I hope everyone had a great Easter: big church celebrations, Easter egg hunts, dinner with family, visitors at church.
I made up a new postcard to send to church visitors who show up on Easter. You can borrow it if you like…
What? We do hope they’ll come back for Christmas, right?
How about that ridiculously tiny church, huh? It’s real. Some crazy Dutch guy built it a hundred years ago. Now it sits in someone’s pasture and people get married in it.
Ever since there has been Easter, there have been Easter ‘squatters,’ those people who, for one reason or another, see fit to get their butts to church on Easter, and maybe on Christmas if they’re in town and at no other time of year. Random people showing up for the big show is a tradition that dates back all the way to the first Resurrection Sunday…

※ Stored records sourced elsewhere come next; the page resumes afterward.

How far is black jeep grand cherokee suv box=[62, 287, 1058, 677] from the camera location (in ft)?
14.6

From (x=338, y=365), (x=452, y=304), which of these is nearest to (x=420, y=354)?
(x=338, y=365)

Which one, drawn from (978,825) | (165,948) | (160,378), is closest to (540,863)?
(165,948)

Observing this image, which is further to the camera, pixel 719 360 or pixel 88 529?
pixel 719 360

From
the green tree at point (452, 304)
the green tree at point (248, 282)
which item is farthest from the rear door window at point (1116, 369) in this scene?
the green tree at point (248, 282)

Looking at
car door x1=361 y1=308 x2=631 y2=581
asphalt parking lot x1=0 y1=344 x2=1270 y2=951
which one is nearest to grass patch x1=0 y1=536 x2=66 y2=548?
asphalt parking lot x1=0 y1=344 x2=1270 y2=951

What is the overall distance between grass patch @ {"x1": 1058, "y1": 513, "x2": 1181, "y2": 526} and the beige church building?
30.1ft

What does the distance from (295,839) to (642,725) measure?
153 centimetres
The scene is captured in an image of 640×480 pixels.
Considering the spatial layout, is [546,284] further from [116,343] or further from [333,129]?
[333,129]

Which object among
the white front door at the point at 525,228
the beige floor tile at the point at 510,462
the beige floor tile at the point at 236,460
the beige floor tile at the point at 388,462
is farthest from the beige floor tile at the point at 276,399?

“When [the women] came back from the tomb, they told all these things to the Eleven and to Steve.” Luke 24:9
All right, it doesn’t exactly say that, but it does say this…
“When they came back from the tomb, they told all these things to the Eleven and the others.” Luke 24:9
Whenever I need a random guy for a story, I turn to Steve. He’s always at the ready to drop into a perfectly good story for no reason. So you see, Luke records conclusive proof in a vaguely defined pronoun that the disciples had random people show up for that first Easter.
Christians have an interesting relationship with these folks. Easter is when churches really roll out the red carpet for visitors. The minister gives his best sermon. The musicians play the best songs. The church serves the best food. The church spends lots of cash on egg hunts and petting zoos and moon walks and all kinds of fun ‘Easter’ junk, which won’t be there the next week. And the regulars smile and greet the visitors and try to believe that some of these people will come back, before Christmas.
That’s a pretty nice racket these guys have going on. They show up only on the best Sunday of the year! Then they skip out on all the mediocre Sundays – the youth Sundays, the student preacher Sundays, the after Christmas when no one shows up to church Sundays.
But, changing a life habit is hard. It’s a real interruption to your routine to cut your Sunday sleep short. (Although I contend that 10:30 is plenty late to still allow sleeping in.) It’s tough to get the kids dressed and out the door an extra day. It’s tough to tell Little League Coach that no, we won’t be playing a game on Sunday morning. It’s tough to not take those hours to do housework or eat pancakes.
Sometimes, I wish I lived in a small town. Small towns have nothing to do except go to church! A city has everything to do besides go to church.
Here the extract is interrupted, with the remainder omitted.